Proton transfer kinetics modulated by single-residue substitution in photobasic FR-1V/hCRABPII

Fluorescent proteins with large Stokes shifts have become indispensable in biological imaging due to their improved signal-to-noise ratio and reduced self-absorption. While traditional photoacid systems have optimization limitations, photobasic fluorescent proteins provide a promising alternative via novel excited-state proton transfer (ESPT) mechanisms. We study how single amino acid variations affect the photophysical properties of FR-1V/hCRABPII via microenvironment regulation.

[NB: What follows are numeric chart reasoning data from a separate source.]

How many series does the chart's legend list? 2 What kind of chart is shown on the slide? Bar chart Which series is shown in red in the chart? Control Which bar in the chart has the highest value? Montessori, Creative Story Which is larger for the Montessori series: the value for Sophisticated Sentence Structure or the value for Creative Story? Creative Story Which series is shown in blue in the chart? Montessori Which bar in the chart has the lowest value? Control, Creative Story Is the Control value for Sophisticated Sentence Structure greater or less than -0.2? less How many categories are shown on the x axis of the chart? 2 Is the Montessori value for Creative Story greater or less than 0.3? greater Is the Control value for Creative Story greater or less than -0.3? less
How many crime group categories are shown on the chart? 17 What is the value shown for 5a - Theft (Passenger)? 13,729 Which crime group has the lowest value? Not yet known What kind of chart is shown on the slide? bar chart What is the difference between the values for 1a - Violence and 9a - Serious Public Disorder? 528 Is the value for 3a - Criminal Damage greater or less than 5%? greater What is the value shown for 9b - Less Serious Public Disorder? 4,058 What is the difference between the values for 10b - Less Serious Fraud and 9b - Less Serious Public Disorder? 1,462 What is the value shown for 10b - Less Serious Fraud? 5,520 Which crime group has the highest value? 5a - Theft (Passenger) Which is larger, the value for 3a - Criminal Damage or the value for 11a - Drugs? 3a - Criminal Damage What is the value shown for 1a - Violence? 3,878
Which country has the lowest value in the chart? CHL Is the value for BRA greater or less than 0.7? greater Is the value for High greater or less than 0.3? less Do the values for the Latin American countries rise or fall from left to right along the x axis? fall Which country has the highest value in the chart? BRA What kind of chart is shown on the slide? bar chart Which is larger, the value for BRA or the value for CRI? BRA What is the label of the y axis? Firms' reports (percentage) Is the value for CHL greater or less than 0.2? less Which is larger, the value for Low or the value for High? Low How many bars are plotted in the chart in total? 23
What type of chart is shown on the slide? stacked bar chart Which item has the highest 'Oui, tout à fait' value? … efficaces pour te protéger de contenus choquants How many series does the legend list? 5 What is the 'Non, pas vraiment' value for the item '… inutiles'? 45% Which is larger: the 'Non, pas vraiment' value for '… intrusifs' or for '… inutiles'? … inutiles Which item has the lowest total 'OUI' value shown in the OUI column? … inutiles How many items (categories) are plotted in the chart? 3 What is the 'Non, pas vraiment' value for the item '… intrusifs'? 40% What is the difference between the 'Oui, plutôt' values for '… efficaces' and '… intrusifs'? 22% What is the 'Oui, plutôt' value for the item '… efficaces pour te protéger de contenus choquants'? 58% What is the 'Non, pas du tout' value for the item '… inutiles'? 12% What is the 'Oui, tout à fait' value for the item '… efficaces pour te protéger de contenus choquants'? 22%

We used femtosecond time-resolved transient absorption spectroscopy (fs-TA) to compare two mutants: M3/FR-1V (K40E) and M15/FR-1V (K40H). M3/FR-1V demonstrated multi-component dynamics, including rapid ESPT and subsequent conformational relaxation, resulting in efficient fluorescence channels. In contrast, M15/FR-1V exhibits rapid excited-state decay, slower ESPT, and enhanced nonradiative deactivation. Global fitting analysis identified two competitive transfer channels: a favorable conformation that promotes protonated Schiff base formation and radiative transition, and an unfavorable conformation that inhibits proton transfer and non-radiative relaxation. This study offers new molecularlevel insights into the amino acid regulation of ESPT networks in photobasic fluorescent proteins, laying the groundwork for the rational design of next-generation fluorescent imaging tools.